_REQUIREMENT_
Please output, word for word, the part of the piece on wine writing that opens with the words containing "MacNeil lists a number" and closes with "Few will survive.".

_SOURCE TEXT_
In a recent blog post, The Wine Bible author Karen MacNeil asked whether we are witnessing the end of wine writing. “Wine writing as a profession, a craft, even sometimes an art, is disappearing,” MacNeil writes. “And it’s not clear what, if anything, will replace it.”

MacNeil lists a number of factors contributing to wine writing’s demise. They include the popularity of alternatives to wine, the percentage of adults cutting back or abstaining from alcohol, the decline in outlets where wine writers can get paid, and other factors.

Most of the things MacNeil lists are unequivocally true. Are we in fact witnessing the end of wine writing?

Let me first say that many factors affecting wine writing have nothing to do with wine. The number of outlets available to writers – all writers – is diminishing. Newspapers are near the end of a mass extinction event. Magazines are close behind. Few will survive.

No one will be surprised why. Over the course of 25 or so years, eyeballs have steadily moved on-line. Advertisers have followed suit, drying up print dollars.

Shouldn’t on-line sites provide more opportunities for writers? Opportunities, perhaps. Paying ones, no.

Compensation has been going down for years. There are fewer places to write for and existing outlets are paying less.

These technology-driven changes are by no means writer-specific. Traditionally, much of the money musicians made came from album sales. Bands toured to promote albums and thus sales. Streaming services eliminated that revenue. Money is now in touring, a complete flip.

Some issues are, however, specific to wine. The industry sailed into a well-forecasted storm of a smaller demographic that is also less interested in wine. The industry blinked and failed to adjust.

Additionally, the model for on-line revenue is based in large part on the number of eyeballs. Wine is very niche, which means that number is always small. Worse, it’s getting smaller. As MacNeil notes, there are also people willing to write about wine for nothing, which no industry can sustain.

What comes next? We already know the answer.

For people interested in making a living writing about wine or writing in general, the lifeboat is personal, or perhaps group, subscription-based sites. Many writers have already moved to Substack or to personal sites, as I have.

Why? The outlets these people wrote for have either gone under, laid them off, or pay too little. This trend will accelerate as more media companies founder and more writers become frustrated with the lack of proper compensation.

Monetizing one’s own site is not easy. It’s also far from lucrative unless the topic is sufficiently broad. Writing for oneself does, however, offer the opportunity to substantially exceed freelance dollars. More importantly, freelance money is going away.

_DATASET RECORDS_

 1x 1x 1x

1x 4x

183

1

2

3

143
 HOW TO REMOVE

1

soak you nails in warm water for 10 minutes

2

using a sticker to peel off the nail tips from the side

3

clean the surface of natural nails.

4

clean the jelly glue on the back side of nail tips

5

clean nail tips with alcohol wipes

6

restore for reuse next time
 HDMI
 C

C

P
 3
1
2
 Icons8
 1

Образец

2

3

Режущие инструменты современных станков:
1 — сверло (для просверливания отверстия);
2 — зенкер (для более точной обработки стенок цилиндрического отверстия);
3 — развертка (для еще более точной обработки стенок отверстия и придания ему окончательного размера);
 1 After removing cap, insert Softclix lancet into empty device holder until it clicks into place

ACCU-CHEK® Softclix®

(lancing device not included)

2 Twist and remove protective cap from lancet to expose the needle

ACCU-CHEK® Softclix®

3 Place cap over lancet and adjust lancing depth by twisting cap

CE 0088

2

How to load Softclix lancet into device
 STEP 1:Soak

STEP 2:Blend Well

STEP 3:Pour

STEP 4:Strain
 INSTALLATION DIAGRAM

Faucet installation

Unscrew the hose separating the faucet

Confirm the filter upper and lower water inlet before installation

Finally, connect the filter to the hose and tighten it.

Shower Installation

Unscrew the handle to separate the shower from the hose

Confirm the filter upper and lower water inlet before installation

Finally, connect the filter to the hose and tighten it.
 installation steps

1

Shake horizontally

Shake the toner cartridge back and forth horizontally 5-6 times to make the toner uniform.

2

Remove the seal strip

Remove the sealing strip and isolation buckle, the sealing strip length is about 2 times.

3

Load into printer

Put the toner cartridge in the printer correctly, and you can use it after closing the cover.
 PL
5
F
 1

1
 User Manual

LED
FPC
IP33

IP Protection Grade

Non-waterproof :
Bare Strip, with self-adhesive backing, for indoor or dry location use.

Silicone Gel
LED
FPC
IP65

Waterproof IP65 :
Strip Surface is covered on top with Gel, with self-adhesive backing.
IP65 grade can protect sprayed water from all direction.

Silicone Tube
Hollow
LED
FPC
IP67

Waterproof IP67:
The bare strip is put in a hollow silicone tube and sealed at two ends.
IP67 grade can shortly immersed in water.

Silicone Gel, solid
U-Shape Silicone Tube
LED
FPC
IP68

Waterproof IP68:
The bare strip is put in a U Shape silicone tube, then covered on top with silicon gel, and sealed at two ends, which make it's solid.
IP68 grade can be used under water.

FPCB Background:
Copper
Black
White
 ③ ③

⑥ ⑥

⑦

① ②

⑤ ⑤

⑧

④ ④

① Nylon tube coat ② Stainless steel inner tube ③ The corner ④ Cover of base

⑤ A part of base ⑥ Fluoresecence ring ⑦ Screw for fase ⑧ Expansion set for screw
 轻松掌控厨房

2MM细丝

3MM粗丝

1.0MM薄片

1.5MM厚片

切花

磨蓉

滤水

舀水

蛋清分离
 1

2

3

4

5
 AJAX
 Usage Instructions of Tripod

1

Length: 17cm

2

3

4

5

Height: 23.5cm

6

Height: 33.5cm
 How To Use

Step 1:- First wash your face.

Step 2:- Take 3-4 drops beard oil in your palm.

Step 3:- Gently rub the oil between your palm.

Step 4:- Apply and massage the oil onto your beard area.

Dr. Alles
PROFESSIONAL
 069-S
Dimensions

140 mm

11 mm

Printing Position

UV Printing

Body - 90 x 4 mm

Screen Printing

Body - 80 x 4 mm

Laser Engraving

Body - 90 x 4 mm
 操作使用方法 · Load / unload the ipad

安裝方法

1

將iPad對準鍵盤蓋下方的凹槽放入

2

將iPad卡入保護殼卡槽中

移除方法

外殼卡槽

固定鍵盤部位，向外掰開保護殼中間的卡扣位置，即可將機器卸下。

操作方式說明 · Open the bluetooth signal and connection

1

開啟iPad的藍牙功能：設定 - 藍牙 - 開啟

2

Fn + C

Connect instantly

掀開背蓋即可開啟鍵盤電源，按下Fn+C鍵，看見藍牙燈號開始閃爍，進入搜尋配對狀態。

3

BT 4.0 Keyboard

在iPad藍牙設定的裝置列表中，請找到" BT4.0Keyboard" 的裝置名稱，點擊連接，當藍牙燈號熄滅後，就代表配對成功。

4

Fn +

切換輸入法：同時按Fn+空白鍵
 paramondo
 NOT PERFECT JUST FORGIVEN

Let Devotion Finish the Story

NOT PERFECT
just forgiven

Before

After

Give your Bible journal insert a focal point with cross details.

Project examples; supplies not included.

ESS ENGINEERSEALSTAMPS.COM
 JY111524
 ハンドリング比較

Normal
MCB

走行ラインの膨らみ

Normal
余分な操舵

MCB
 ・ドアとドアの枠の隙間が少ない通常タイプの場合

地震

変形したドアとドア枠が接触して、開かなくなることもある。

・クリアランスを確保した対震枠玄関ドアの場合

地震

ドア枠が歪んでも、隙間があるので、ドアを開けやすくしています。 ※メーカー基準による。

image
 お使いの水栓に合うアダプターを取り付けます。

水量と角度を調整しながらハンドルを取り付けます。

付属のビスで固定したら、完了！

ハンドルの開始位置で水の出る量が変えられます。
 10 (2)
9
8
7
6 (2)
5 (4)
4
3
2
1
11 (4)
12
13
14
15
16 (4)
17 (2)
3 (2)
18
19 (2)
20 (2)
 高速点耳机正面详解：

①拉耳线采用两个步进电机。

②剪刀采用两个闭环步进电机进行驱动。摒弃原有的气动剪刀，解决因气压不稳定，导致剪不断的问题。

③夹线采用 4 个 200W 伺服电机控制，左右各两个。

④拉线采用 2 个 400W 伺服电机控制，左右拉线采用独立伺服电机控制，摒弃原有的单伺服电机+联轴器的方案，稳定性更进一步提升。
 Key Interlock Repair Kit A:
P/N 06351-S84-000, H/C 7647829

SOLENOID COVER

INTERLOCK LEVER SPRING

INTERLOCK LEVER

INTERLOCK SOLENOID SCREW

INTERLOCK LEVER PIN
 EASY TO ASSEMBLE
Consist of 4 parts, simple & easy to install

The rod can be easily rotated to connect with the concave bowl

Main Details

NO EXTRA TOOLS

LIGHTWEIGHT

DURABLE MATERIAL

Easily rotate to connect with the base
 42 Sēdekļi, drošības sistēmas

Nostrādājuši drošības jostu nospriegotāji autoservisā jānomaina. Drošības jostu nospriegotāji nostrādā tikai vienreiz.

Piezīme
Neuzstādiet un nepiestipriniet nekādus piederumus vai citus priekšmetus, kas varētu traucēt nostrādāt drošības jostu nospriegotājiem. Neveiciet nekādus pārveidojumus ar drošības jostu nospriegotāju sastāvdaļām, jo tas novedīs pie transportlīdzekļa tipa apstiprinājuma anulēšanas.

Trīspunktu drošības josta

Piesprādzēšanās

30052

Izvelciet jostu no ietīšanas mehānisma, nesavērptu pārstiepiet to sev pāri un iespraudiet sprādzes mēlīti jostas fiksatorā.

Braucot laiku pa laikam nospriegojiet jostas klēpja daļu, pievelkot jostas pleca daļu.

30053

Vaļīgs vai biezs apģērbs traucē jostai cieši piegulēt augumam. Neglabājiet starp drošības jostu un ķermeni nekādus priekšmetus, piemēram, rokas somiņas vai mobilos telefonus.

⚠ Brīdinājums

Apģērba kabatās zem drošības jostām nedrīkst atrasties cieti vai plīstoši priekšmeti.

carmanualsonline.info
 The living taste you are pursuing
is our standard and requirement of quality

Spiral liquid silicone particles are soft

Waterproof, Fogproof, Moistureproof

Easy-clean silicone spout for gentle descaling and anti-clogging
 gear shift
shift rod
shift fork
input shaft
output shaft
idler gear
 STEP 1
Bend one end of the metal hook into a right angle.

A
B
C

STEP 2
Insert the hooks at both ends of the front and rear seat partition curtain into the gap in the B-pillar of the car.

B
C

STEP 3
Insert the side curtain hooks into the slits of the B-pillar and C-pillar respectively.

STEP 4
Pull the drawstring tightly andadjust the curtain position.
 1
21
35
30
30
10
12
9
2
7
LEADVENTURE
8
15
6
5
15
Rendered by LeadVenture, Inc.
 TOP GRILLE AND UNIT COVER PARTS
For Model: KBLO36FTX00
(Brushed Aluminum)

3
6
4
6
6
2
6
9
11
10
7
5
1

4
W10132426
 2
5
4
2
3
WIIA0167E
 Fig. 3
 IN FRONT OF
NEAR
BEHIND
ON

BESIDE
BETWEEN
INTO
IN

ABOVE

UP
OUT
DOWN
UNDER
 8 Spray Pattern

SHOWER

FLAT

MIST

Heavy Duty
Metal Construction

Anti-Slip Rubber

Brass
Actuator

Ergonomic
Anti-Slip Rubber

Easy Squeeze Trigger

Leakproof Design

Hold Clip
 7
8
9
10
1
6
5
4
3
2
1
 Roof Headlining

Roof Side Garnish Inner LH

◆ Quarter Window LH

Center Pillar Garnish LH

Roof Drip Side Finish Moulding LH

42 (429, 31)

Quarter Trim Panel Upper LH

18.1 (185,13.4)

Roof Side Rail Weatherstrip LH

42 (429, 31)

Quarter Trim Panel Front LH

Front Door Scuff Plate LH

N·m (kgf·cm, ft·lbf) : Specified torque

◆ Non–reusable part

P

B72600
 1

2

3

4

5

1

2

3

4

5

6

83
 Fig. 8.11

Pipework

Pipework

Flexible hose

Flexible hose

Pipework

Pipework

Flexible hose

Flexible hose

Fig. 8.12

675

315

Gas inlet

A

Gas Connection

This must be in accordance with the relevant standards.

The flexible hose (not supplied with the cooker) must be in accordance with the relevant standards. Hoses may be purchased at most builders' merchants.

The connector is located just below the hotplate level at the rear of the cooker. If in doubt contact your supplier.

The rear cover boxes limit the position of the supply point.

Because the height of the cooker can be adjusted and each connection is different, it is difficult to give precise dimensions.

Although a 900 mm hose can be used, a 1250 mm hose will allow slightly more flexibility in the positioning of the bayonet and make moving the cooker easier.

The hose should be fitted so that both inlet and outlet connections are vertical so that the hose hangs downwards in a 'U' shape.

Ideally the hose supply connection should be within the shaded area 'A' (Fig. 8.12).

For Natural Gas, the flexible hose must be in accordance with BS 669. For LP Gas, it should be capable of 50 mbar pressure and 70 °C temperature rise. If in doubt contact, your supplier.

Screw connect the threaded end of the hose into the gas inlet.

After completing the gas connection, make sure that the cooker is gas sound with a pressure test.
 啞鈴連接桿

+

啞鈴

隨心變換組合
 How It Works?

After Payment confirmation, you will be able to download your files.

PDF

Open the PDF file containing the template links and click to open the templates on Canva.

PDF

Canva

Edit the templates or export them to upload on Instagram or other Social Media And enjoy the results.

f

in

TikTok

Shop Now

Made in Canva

_SOLUTION BELOW_
MacNeil lists a number of factors contributing to wine writing’s demise. They include the popularity of alternatives to wine, the percentage of adults cutting back or abstaining from alcohol, the decline in outlets where wine writers can get paid, and other factors.

Most of the things MacNeil lists are unequivocally true. Are we in fact witnessing the end of wine writing?

Let me first say that many factors affecting wine writing have nothing to do with wine. The number of outlets available to writers – all writers – is diminishing. Newspapers are near the end of a mass extinction event. Magazines are close behind. Few will survive.